В мозг его непонятно из каких соображений было вживлено многожальное шило, внутренности то и дело сводило судорогой, невидимые гвозди пронизывали лодыжки. Веки при каждом моргании терли глаза, как наждак. Боль все время была рядом, не отступая ни на шаг; постепенно она становилась другом.
Как там сказал поэт? Тело — свидетельство…
Беррис открыл глаза. Новые веки его не умели двигаться вверх-вниз, как обычные человеческие. То, что теперь служило ему веками, распахивалось от центра к периферии, как диафрагма. Зачем? Зачем вообще инопланетным хирургам понадобилось демонстрировать на нем свое искусство? То, что они сделали с веками, казалось особенно бессмысленным. Чем плохи обычные веки — вверх-вниз, вверх-вниз, — новые ничуть не лучше, они только воздвигают еще один барьер между отстальными людьми и Беррисом. Едва моргнув глазом, он уже возвещает о своей чужеродности.
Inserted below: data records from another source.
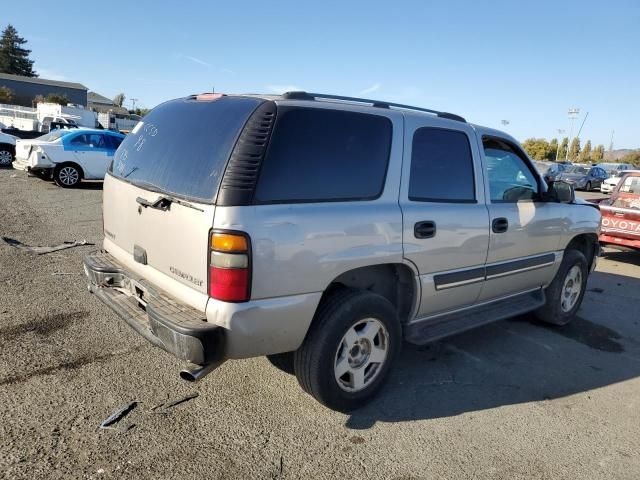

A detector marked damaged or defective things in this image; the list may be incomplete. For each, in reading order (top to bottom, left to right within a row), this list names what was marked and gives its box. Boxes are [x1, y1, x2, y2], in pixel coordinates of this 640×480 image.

damaged rear bumper [82, 249, 224, 366]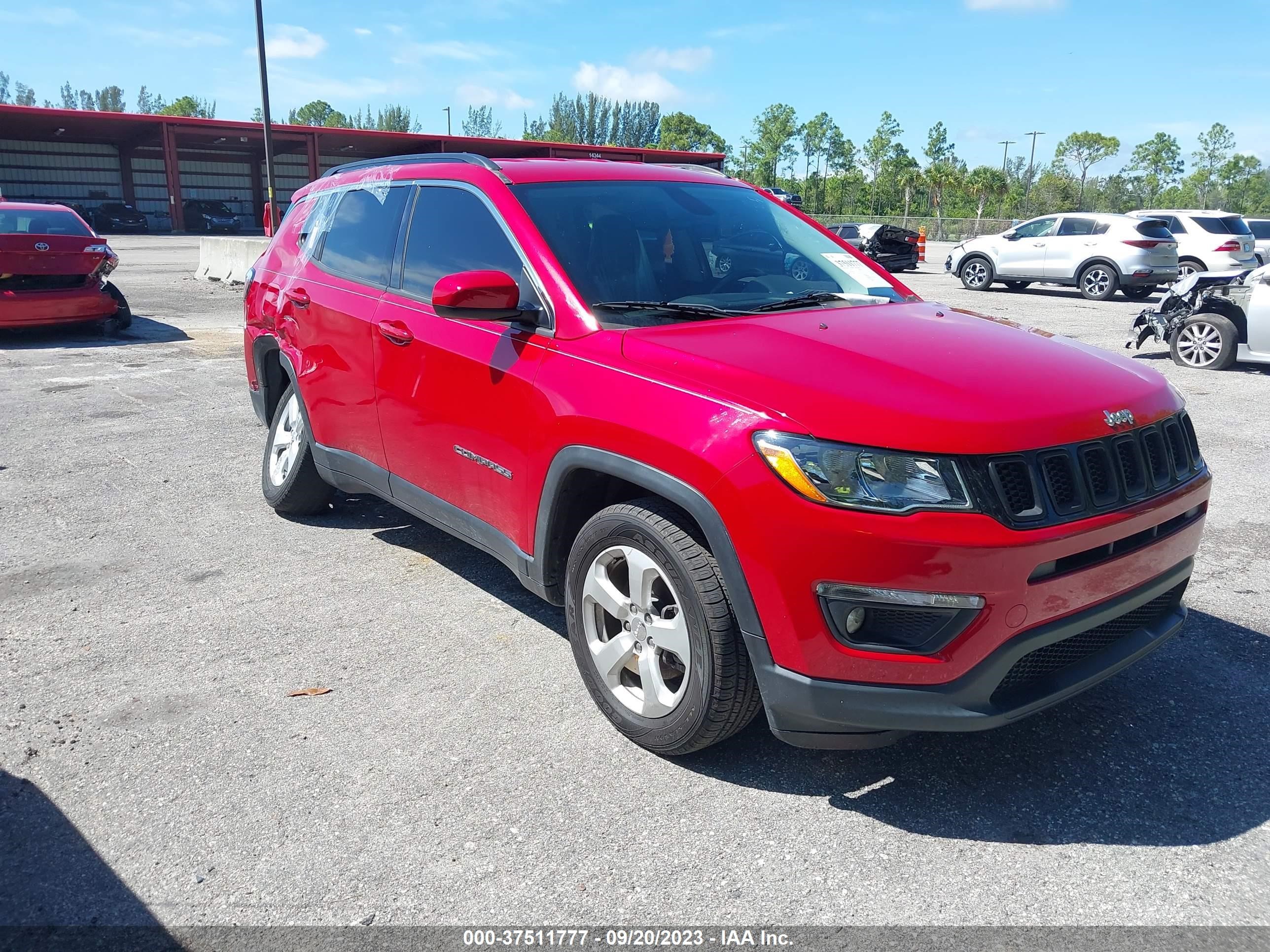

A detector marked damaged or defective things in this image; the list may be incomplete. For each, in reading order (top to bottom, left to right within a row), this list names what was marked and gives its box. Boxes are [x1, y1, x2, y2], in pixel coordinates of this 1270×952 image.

red damaged sedan [0, 202, 131, 335]
damaged white car [1132, 269, 1270, 373]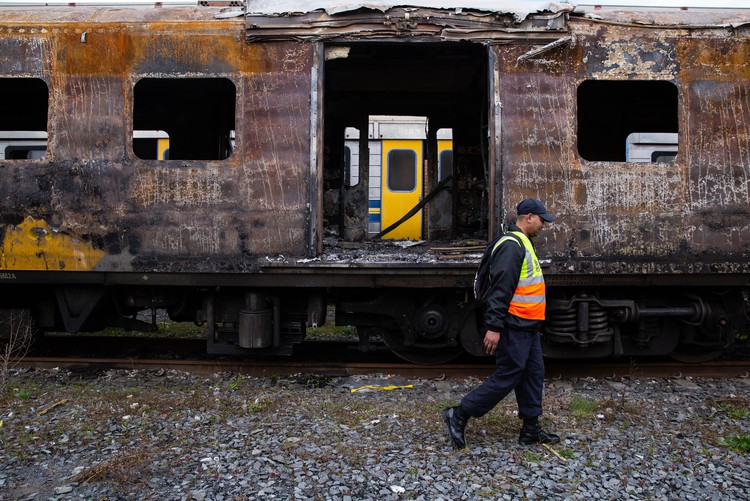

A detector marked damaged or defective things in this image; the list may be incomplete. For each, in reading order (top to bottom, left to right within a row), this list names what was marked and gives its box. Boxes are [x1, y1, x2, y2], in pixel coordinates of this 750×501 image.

rusted metal wall [0, 5, 312, 272]
burnt train carriage [0, 1, 748, 364]
rusted metal wall [500, 20, 750, 274]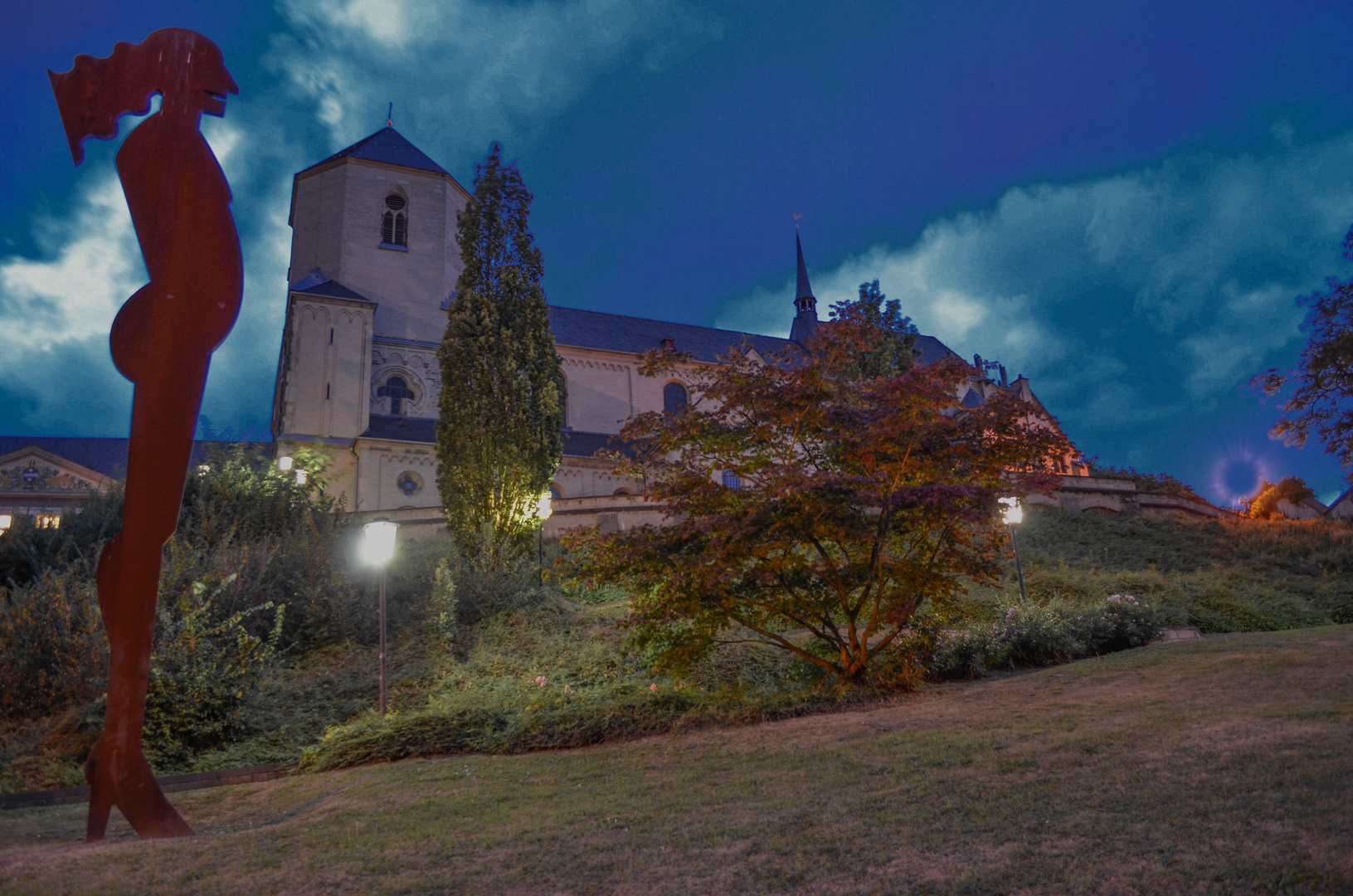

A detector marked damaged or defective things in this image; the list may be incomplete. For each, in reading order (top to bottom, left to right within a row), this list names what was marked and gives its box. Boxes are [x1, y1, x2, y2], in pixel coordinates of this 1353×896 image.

rusty metal silhouette sculpture [49, 27, 245, 845]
Он перевел взгляд на потолок. Человеческий глаз двигается коротенькими суматошными скачками, а мозг уже сплавляет из них иллюзию непрерывности. Теперь глаза Берриса двигались, как панорамирующий объектив идеально установленной кинокамеры: непрерывно, плавно, не моргая. То, что сейчас представлялось взгляду Берриса — стены, низкий потолок, выключенное зеркало, виброраковина, задраенный люк продуктопровода, — было стандартными аксессуарами дешевой меблирашки. С момента, как Беррис появился в «Мартлет-Тауэрз», он держал окно матовым. Он понятия не имел ни о времени суток, ни о погоде, ни даже о времени года; хотя, когда он сбежал от врачей, стояла зима — и, скорее всего, продолжалась до сих пор. В комнате постоянно царил полусумрак. Неяркие зеленоватые узоры вспыхивали на стенах самым произвольным образом. Иногда несколько дней подряд мир казался ему погруженным в туманный сумрак, словно дно илистой заводи. Потом происходил спектральный сдвиг, и нескольких фотонов было достаточно, чтобы в мозгу вспыхнуло нестерпимой яркости пламя.
Из мглы проявились черты до боли знакомого лица. В плавно изгибающемся углу рядом с зеркалом неторопливо возник ушедший в небытие Миннер Беррис и принялся с интересом разглядывать Берриса теперешнего.
Диалог облика и души.
— Ты вернулся, грязная галлюцинация!
— Я тебя никогда не оставляю.
— Ты — это все, что у меня есть, так, что ли? Ну ладно, добро пожаловать. Как насчет рюмочки коньяку? Чем богаты, как говорится, тем и рады. Да садись же, садись!
— Спасибо, я лучше постою. Как дела, Миннер?
— Прескверно. Тебе-то какое дело?
— Ужели я слышу в твоем голосе жалобы на судьбу?
— А что если и так?
— Ну и голос! Я тебя такому не учил.
Беррис теперь не умел потеть, но облачка пара поднялись над порами-терморегуляторами. Недвижным взглядом уставился он на свой прежний облик.
— Знаешь, чего мне сейчас больше всего хочется? — угрюмо пробурчал он. — Чтобы ты попал к ним в лапы, и они сделали бы с тобой то же самое, что и со мной. Тогда бы ты понял.
— Миннер, Миннер, со мной ведь это уже сделали! Ессе homo![2] Ты лежишь передо мной как живое доказательство этому.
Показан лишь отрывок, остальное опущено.